1. Parallel lines never meet or intersect at any point.
2. On a coordinate plane, parallel lines have the same slope.
3. Parallel lines don’t have to be perfectly straight all of the time. Curved lines can also be parallel.
4. When a transversal cuts two or more parallel lines, the angles that correspond to each other are the same.
5. When a transversal cuts two or more parallel lines, the vertically opposite angles are equal.
6. When a transversal cuts two or more parallel lines, the interior angles are equal on both sides.
7. When a transversal cuts two or more parallel lines, the exterior angles are equal on both sides.
8. When a transversal cuts two or more parallel lines, the pair of interior angles on the same side of the transversal is supplementary.

Construction of Parallel Line to a Given Line

To construct parallel lines, we require a ruler and a compass.

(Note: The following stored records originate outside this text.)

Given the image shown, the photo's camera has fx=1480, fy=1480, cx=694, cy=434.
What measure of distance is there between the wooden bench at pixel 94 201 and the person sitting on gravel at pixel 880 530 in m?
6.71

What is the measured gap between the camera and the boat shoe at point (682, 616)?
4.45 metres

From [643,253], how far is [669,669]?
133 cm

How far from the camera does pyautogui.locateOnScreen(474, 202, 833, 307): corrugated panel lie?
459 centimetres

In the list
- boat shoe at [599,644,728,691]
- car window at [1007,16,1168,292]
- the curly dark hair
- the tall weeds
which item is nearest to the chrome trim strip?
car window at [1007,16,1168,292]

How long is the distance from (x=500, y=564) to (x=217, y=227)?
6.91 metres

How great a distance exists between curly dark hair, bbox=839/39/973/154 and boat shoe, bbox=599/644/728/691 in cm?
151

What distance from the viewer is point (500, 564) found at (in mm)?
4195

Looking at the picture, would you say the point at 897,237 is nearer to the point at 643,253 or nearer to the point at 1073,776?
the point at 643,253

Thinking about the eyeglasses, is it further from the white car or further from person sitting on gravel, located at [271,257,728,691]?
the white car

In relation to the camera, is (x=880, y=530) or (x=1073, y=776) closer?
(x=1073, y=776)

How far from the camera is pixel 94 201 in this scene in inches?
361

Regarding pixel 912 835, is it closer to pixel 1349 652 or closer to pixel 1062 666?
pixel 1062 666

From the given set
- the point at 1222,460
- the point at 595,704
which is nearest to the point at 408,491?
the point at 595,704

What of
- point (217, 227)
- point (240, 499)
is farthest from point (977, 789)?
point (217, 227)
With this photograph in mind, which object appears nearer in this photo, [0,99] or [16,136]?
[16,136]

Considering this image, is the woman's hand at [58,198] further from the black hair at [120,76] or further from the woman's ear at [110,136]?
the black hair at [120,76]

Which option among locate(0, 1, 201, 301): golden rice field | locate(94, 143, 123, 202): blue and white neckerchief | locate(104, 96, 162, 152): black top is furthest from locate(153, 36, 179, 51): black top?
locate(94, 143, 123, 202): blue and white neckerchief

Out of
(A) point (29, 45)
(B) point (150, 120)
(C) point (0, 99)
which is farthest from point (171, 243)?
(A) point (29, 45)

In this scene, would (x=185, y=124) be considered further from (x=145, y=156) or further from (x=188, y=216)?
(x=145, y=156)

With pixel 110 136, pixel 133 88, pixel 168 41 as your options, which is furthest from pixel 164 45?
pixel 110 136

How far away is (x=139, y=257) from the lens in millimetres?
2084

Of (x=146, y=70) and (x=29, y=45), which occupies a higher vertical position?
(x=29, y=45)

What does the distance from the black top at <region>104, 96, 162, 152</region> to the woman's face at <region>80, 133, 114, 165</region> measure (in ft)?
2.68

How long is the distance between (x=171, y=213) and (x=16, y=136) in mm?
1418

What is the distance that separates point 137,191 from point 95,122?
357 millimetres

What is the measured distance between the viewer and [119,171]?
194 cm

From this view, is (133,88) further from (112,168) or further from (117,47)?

The following steps are followed to construct a parallel line to a given line,

Step-1: Let us consider the given line as \(m.\)
Step-2: Mark a point \(X\) on a line \(m,\) as shown in the figure.
Step-3: Choose the point \(Y,\) away from the line \(m.\) And join the points \(X\) and \(Y\) as shown in the figure.
Step-4: Consider \(X\) as the centre, and any suitable radius, draw an arc cutting the line segments \(XY\) at a point \(V\) and the line \(m\) at a point \(Z,\) respectively.
Step-5: With \(Y\) as the centre and any suitable radius, draw an arc cutting the line segments \(XY\) at a point \(U\) as shown below.
Step-6: With \(U\) a centre and the same radius, cut an arc \(PQ\) at a point \(A.\) And draw a line passing through the points \(A\) and \(Y.\)
Then, name the obtained line as \(n\) so that the line \(m\) is parallel to line \(n,\) i.e., \(m||n.\)

Slope of Two Parallel Lines

The slope of two parallel lines is equal.
If \({m_1}\) and \({m_2}\) are the slopes of two parallel lines, then \({m_1} = {m_2}.\)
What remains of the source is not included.